I’m afraid I don’t write about flying as much as I thought I would when I started this blog a year ago. In those days, I was almost still single and relatively empowered and stupidly fearless. This past year has done a wonderful job beating me down and questioning my own authority and the agency over my life, and much of that has to do with surfacing a long-existing secret fear of flying, despite the fact that I was licensed at eighteen, and got my instrument rating and commercial fixed wing before I turned twenty-three. The day I got my commercial was the last day I ever captained an airplane. It’s insane and embarrassing but that’s the truth. I fell out of love with it and kept up with the project merely to accomplish it, whatever that was to me at the time.
I’d hoped, somewhat, that just being in Jon’s periphery, with his hundreds of hours and numerous airplanes and generous spirit (“Just take the thing out and fly it, for Crissakes!” he’d tell me) I’d somehow get over that fear, but I was wrong. I liken it to being an aspiring, inexperienced writer and then moving in with Ernest Hemingway. You falter. You shrink.
Maybe in some other version of my life, I take up independent flying again, but these days, my heart just isn’t in it, and it’s a terribly expensive hobby for a person who isn’t living and breathing aviation. Mere proximity is enough for me.
Jon bought a King Air a few months back to ease our travel back and forth to the west coast. I have to admit: it almost makes me want to get my multi-engine. Sometimes we’re up there and my mind races with the threat of possibilities — like what if something happened and the duty of landing us safely fell squarely upon me?
But the whole ordeal makes my hands sweat. I sit right-seat every time, but admittedly end up watching a movie or flipping through a magazine or doing my best to simply not pay any attention at all to the alarms and blinking radar screens and hurricane of ATC calls.

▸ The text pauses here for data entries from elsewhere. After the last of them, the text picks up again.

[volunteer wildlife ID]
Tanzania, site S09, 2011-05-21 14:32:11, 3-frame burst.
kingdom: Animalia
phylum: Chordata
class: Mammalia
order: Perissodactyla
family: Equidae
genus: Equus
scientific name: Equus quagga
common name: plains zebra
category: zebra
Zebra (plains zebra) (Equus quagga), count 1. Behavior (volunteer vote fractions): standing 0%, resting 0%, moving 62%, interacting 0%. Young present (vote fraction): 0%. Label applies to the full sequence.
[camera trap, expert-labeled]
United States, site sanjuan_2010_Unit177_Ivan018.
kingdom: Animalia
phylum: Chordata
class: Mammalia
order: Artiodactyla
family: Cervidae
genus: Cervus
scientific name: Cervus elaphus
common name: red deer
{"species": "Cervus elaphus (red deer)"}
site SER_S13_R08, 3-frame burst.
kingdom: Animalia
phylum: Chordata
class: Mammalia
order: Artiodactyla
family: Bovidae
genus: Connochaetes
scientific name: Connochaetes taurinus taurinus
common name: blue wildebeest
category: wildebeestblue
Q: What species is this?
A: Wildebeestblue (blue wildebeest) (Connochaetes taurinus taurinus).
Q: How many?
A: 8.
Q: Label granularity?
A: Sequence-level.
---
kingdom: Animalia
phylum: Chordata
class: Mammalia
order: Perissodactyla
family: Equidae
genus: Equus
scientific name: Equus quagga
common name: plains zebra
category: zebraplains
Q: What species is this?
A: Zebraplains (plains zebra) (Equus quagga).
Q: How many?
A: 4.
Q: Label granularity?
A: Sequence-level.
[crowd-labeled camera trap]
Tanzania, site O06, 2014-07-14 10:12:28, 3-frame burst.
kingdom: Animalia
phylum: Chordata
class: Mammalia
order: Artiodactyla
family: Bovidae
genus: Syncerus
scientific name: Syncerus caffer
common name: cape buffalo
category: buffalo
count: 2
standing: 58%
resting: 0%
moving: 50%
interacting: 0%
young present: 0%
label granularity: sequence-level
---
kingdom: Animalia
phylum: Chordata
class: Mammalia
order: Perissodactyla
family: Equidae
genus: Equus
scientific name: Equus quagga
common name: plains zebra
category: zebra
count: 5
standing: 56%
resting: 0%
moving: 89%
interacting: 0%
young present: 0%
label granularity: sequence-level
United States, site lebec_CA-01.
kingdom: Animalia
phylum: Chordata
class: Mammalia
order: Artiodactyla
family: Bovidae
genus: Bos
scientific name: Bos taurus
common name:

Last week, we took off and went straight into a developing storm front. Jon’s experienced and I wasn’t worried. Honestly, I was sitting there reading the OMG! section of Cosmo magazine, even as the plane bounced around in the cloudy, 0-0 turbulence. I vaguely listened to Jon going back and forth with ATC for redirects to find a hole — meaning a relatively clear section that would put us out of harm’s way — and sucked in my breath every time we went from visible to in the clouds, but it was fine.
It sounded like gunfire. It maybe lasted three seconds: BAP BAP BAP BAP BAP BAP BAP BAP BAP BAP BAP BAP BAP! Ice splattered all over the windshield. The leading edges of the wings turned white. The nose dropped, just momentarily, and then the noise died.
“WOW!” Jon shouted. “HOLY SHIT!”
My heart exploded between my teeth.
I watched him flip a million switches. Everything seemed to spin, though I could tell from the instruments that we were straight and level. He blew up the boots to throw the ice off, and the windshield heat was already on.
If you don’t fly, ice is one of the worst things that can happen to an aircraft. It changes the entire shape of the airplane. It can literally make it unflyable.
What we’d inadvertently flown into was a section of heavy precipitation that was moving four minutes faster than the radar (NEXRAD?) we had in the cockpit and used by ATC. A blind zone of ice. We were at 21,000 — so any water, any moisture, hit us and instantaneously froze.
And then, just as soon as it started, it was over.
We broke into clear blue sky, smooth as a pond. I think I even took a nap.
An hour later, we landed in Dalhart, TX for gas and ate BBQ. Back in the air, we joked around and took pictures on my computer. We talked about the close call with the ice. Jon shared that it was the fastest he’d ever picked up that much ice in his life, and we both agreed that it was an experience we’d never like to relive, and I told him how afraid I’d been, and how glad I was that he’d been PIC (pilot-in-command), and not me. That, perhaps for the first time, I was whole-heartedly glad not to be in charge.
That’s how it is, I suppose. You give up some measure of independence, a small piece or skill or talent that seems enormous and difficult to sacrifice, and you come to rest in the self-assured hands of a man with whom you can truly trust your life.